Tournament instigators Matt and Az from Niseko Photography have even had to turn away unlucky, would-be dart-smiths for lack of space.

It’s already ballooned from being one night a week for less than 10 teams in the first two seasons, to this year spanning across three evenings on Tuesdays, Wednesdays and Thursdays.

It’s nothing short of shoulder-to-shoulder as darts takes a stranglehold on at Bill’s on game nights.

So, to what can we attribute this newfound penchant for lobbing glorified pins?

“It’s because Az and I are ‘cultural landscape architects’,” a modest Matt reveals to Powderlife.

A perpetually pink-beanied Az adds: “I think because we hyped it up this year, and there is nothing else to do here at the moment,” he says.

“Everyone likes darts, because it is the only thing in the entire village that every person and company can get involved in. I’m just stoked to play darts – we have created something that everyone enjoys, and that’s just unreal!”

And what’s not to like about strokes of genius in team-naming this year – gems like Humphrey Bodart, Pissed By The End, Pissed By The Start, Dart Vaders and, of course, Afraid Of The Dart (that’d be Powderlife’s darts arm).

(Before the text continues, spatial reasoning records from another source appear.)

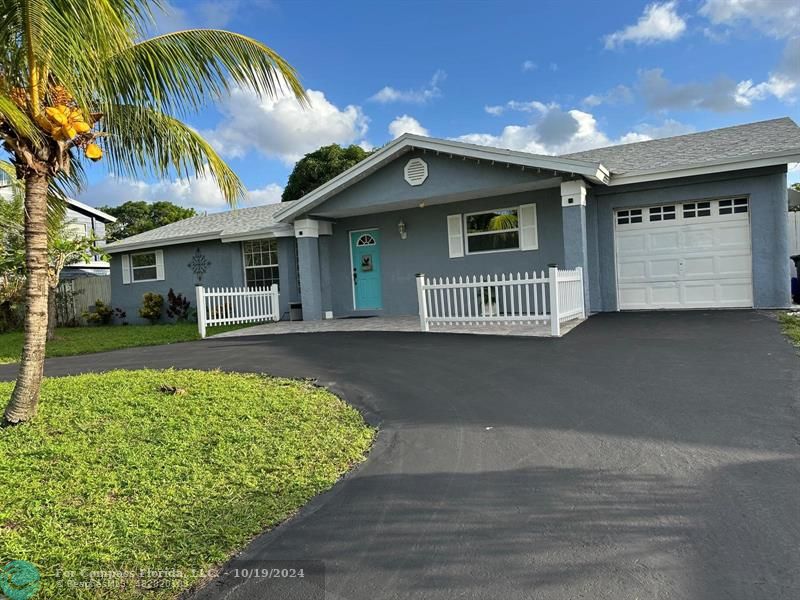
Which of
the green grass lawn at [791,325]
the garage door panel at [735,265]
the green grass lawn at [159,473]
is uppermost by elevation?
the garage door panel at [735,265]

The Mount Hotham-inspired darts event (or so legend has it) this year even makes Hirafu history with the first ever all-girl and all-Japanese girl teams.

“It is really getting a good cross section of the Hirafu community,” boasts Matt proudly.

Much to the entrants’ delight or dismay, the infamous ‘Paralyser’ bucket o’ booze appallingly awaits the winners of each night’s play, a drink arguably more effective than a tranquiliser dart in taking down livestock.

Thankfully, The Paralyser is served after sharp objects stop flying through the air. This year, we move away from the milk-curdling, racially sounding Black and White Russian, and turn to a seemingly endless and potent Mohito-based bevvy, starring 42 Below’s feijoa vodka. Many agree this drink should be fed to the loser, not the winner.

“The Paralyser is designed to caress our taste buds, while stinging us in the brain,” says Az, sounding a fear of a man once bitten, twice shy.

Wild Bill’s owner Brett – who admits to knowing ‘nada’ about darts, besides the fact that the boards are round, and that he buys two new ones each year (pool is Brett’s game) – says the general mood for darts this year is ‘off the Richter scale’.

“No one has any cash to burn, and there is no damn snow, so darts is all that is keeping anything afloat here,” chimes Brett, after the first round of matches earlier this month.

“Players are pretty serious this season – there is no questioning that. All the company owners compete with each other in this village, but it’s nice to see them all gel and get along, even if it’s only for three nights a week.”

So, who will it be to knock last year’s premiers, Dart Attack, from the trophy mantle that since last year’s final has resided in Kutchan’s Café Kaku?

Who will walk away with all the glory and bragging rights for another season? Only time will tell.

Let the crooked trash talk begin, but may your darts fly straight and true.